And it starts with a very interesting first sentence. There's something magical, magical about recurrent neural networks, which reminded me of a quote, any sufficiently advanced technology is indistinguishable from magic. Very telling.

If I'd paid attention a little more to that, to this blog post, rather than maybe fiddling around with what I've been doing at the time, yeah, Ionic and Angular, I might have had a very, very different career. A few years later, we have the Transformers paper, which is one of the really fundamental academic papers, which has shaped a lot of the underlying architecture of AI models today. And then a few years later after that, we have the GPT-3 paper from OpenAI, which is starting to, you know, it's not quite as impressive as where we are today with GPT-4, but many people started looking at this and taking it a lot more seriously.

The following year, they took GPT-3 and fine-tuned it on public code from GitHub, and that today powers GitHub Copilot, which if I were to guess, above 50% of the room uses today. And then a few years later, governments start getting involved, everyone's saying the world is going to collapse and AI is going to rule the world. And Microsoft Research publishes Sparks of AGI.

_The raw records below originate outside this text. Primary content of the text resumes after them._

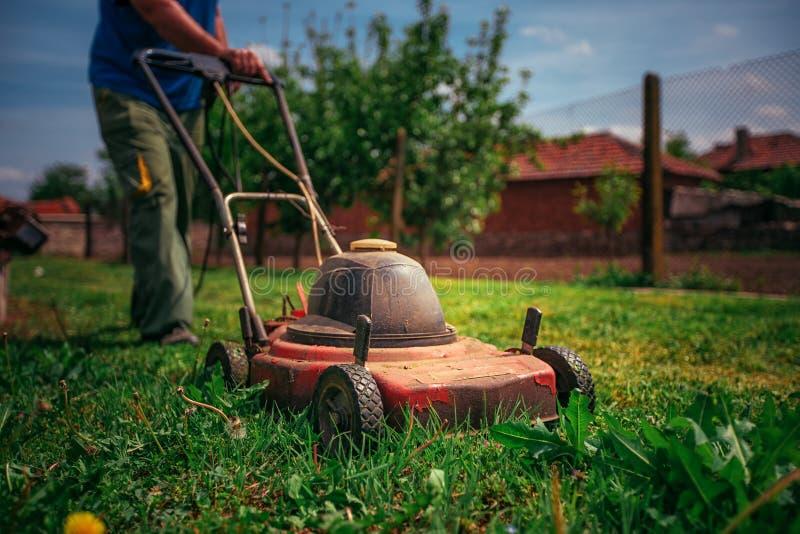 Grasmaaimachine die groen gras in binnenplaats snijden Het tuinieren Achtergrond stock fotografie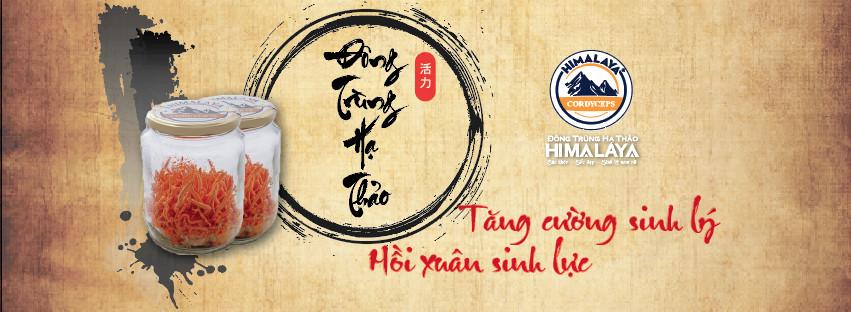 Dong Trung Ha Thao Viet Nam
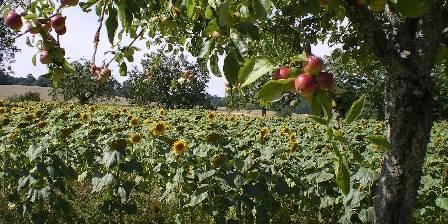 Le Couvent de l'Orée Les pommiers du Pays d'Othe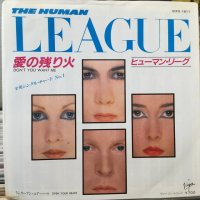 The Human League / Don't You Want Me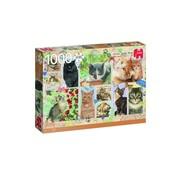 Jumbo Puzzle Franciens Cats 1000 Pieces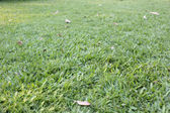 Green lawn. — Stock Photo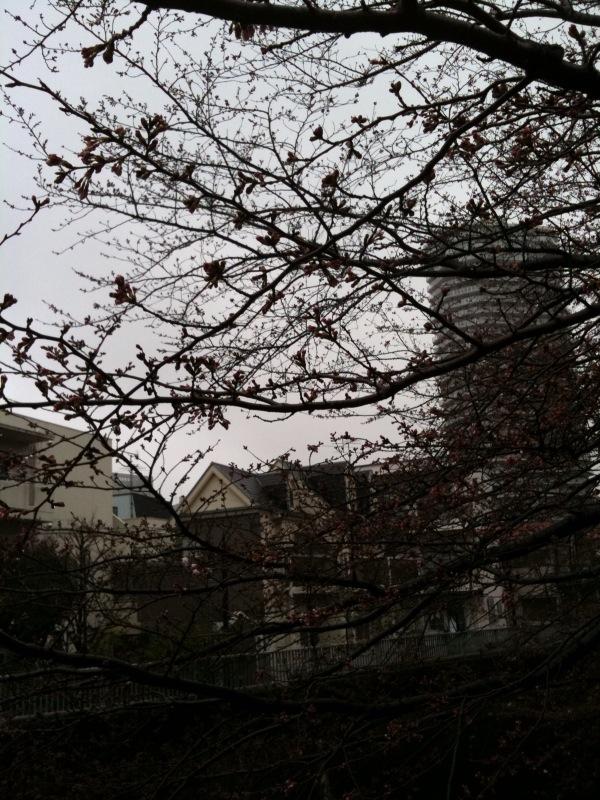 20100325神田川
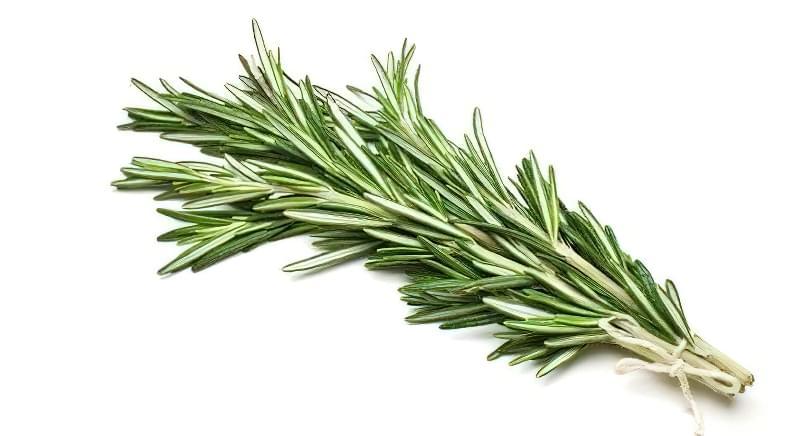 Вічнозелена рослина размарин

We demonstrate that beyond its mastery of language, the model can solve novel and difficult tasks that span mathematics, coding, vision, medicine, law, psychology, and more, without needing any special prompting. But a big reason why ChatGPT grew to prominence, it was the first time they'd taken an AI model and really given a UI that people could interact with. And that's something that we've seen over the last, you know, sort of decade as well.

We, you know, I'd point to Dan's talk, Hot Reloading with Time Travel, which was the first time we really started to see that React could be used to make really interactive applications. And we're all familiar with, maybe all of us, or many of us are familiar with this equation that our UI tree is really just a function of its state. And if you're doing prompting, you're essentially creating the functions and, you know, querying for the large amounts of intelligence that these models are trained on for it to be returned as some nice JSON conversation.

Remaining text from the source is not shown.